There are further more changes in store to cool down the soaring real estate prices. The Canadian government announced it will further tighten mortgage rules and close a tax loophole on home sales, seeking to rein in both foreign investors and indebted consumers.

While Finance Minister Bill Morneau said he believes the overall housing market is “sound,” the new measures would impact the foreign investors many have blamed for high housing prices as well as buyers and lenders.

They include a move to close a loophole in the tax laws that allows non-residents to buy homes in Canada, and then get a tax exemption to avoid paying capital gains when they sell the home by claiming it as a principal residence.

Starting now, “an individual who was not a resident in Canada in the year the individual acquired a residence will not be able to claim the exemption for that year,” Morneau said.

Canadians who were legitimate residents at both the time of purchase and time of sale will still be able to take advantage of the principal residence tax exemption, Ottawa says.

In addition to cracking down on tax leakage by foreign money, another change is that from now on, all insured mortgages must undergo a “stress test” that ensures a borrower’s ability to make their mortgage payments at a higher interest rate.

Effectively, that means borrowers will be tested against their ability to pay their mortgage if actual rates were as high as the big bank’s five-year posted mortgage rates, which the Bank of Canada says currently average 4.64 per cent.

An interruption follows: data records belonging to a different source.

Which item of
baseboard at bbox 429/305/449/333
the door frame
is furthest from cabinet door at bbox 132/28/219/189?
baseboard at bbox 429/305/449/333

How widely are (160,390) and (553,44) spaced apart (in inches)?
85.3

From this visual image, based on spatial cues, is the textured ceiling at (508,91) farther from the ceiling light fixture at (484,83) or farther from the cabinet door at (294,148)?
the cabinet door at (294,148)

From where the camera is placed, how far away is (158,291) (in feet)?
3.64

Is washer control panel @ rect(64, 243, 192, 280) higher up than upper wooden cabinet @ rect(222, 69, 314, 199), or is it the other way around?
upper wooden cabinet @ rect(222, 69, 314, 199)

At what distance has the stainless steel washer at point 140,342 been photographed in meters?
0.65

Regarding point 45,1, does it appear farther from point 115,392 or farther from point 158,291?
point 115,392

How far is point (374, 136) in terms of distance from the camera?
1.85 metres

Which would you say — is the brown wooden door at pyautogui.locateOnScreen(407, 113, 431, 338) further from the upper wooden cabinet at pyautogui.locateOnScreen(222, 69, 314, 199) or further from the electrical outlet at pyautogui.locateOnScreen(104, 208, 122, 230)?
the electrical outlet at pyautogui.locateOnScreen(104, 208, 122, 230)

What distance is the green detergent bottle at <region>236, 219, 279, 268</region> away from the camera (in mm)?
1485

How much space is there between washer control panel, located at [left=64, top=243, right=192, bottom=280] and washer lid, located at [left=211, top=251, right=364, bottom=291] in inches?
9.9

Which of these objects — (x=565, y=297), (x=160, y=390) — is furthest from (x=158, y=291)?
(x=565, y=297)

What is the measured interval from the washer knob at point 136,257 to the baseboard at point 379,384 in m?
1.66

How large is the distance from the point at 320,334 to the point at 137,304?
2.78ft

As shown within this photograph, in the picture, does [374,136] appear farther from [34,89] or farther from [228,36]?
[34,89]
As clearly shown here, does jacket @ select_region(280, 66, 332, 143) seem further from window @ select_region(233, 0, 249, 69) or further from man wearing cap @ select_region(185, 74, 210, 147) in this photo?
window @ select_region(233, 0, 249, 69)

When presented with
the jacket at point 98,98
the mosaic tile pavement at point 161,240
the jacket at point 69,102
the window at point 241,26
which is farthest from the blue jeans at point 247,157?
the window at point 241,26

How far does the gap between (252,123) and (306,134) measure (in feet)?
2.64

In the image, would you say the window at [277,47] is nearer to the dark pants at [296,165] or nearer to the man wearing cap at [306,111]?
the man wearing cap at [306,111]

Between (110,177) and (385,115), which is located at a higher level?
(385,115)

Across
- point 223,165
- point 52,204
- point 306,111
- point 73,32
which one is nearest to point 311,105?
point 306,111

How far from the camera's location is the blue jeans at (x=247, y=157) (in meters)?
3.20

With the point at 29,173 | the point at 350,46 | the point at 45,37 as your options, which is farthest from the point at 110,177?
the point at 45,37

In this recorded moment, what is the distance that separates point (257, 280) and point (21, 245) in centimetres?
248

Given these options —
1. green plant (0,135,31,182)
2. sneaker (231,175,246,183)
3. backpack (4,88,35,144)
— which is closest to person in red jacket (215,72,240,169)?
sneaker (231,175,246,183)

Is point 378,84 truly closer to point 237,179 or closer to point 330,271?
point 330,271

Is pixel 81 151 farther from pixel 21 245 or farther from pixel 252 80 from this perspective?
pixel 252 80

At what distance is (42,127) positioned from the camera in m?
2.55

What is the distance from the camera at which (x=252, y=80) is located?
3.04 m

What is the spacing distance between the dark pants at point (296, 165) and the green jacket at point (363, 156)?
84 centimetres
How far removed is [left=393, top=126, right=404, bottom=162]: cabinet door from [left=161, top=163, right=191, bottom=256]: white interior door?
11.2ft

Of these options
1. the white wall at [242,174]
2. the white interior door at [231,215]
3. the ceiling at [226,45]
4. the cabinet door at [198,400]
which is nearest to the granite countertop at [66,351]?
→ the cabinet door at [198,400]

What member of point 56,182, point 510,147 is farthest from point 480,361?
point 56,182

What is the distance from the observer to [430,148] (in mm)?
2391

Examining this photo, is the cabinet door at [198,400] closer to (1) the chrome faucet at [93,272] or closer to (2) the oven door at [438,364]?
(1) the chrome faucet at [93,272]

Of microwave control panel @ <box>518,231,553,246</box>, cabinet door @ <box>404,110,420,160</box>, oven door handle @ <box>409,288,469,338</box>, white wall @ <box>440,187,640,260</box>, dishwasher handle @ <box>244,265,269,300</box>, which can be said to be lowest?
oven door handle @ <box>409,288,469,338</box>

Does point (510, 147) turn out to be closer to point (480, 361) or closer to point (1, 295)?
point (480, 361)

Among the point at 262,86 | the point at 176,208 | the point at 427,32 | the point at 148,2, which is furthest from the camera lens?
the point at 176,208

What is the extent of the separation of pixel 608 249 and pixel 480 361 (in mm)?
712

That requirement was already in place for many borrowers, including so-called “high-ratio” mortgages for people with small down payments, and borrowers who borrowed money on terms of less than five years.

But from now on, any insured mortgages will be tested against that higher bar. Anyone who already has a mortgage, or who has already applied for mortgage insurance, is exempt from the new rules, which will formally kick in on Oct. 17.

A CBC report quoted that according to interest rate-comparing website RateHub, a hypothetical borrower with $100,000 in annual income and $40,000 to put down on a house today could qualify for a house worth $665,435 with a mortgage at 2.17 per cent, which three lenders are currently offering, according to the site.

But under the new rules, that same buyer could only qualify to buy a home for $505,762, or 24 per cent less than before the rules kick in. The lender is still willing to offer that lower rate, but the borrower would no longer be allowed to get it under the stricter rules, because his or her finances would be tested as though the mortgage rate is more than twice as high as it is in reality.

Mayur Arora, realtor, feels first time home buyers would be most affected with these morgage rules. ” Effective October 17, each borrower has to qualify using the Rate set by Bank of Canada (currently 4.64%). This would mainly affect first time home buyers as their borrowing power will be reduced. These measure have obviously been taken to slow down the market. However, I believe that these measures are interrupting a free market enterprise and when playing around with the market as such, will lead to long term devastation. There is some 45 trades people involved in building a house and hundreds of thousands of people’s livelihoods are dependent on housing in one form or the other. The market should determine its own pace and pricing.”

He further says, “I personally am not in favour of this deliberate interference by the government as this will affect the entire economy. As compared to the whole world, our prices for a famous and popular international city destination, are still reasonable.”